***** Supplied data *****
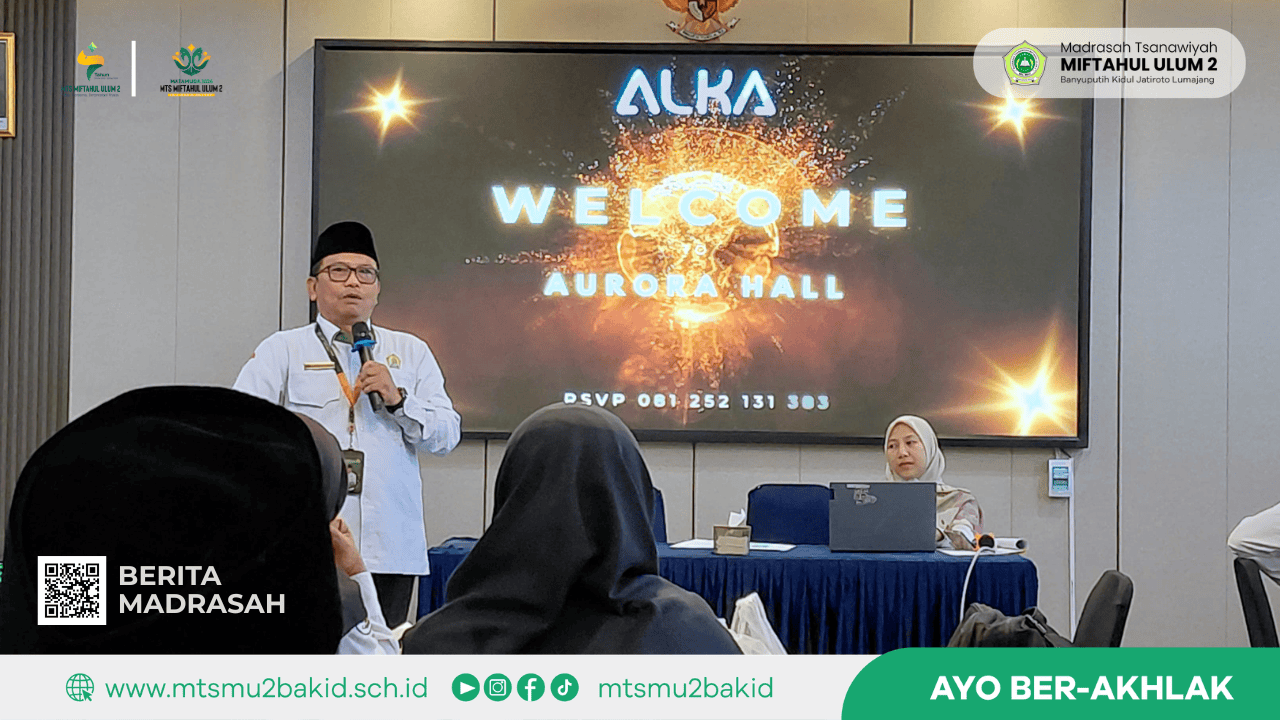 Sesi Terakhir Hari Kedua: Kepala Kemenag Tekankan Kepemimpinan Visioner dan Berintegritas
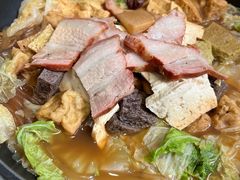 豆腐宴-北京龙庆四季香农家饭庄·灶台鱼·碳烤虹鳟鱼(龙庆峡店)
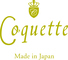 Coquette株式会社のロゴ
*****
-- Instructions for the task --
Transcribe the data completely. No pictures should appear in the transcription.

-- Solution --
 Sesi Terakhir Hari Kedua: Kepala Kemenag Tekankan Kepemimpinan Visioner dan Berintegritas
 豆腐宴-北京龙庆四季香农家饭庄·灶台鱼·碳烤虹鳟鱼(龙庆峡店)
 Coquette株式会社のロゴ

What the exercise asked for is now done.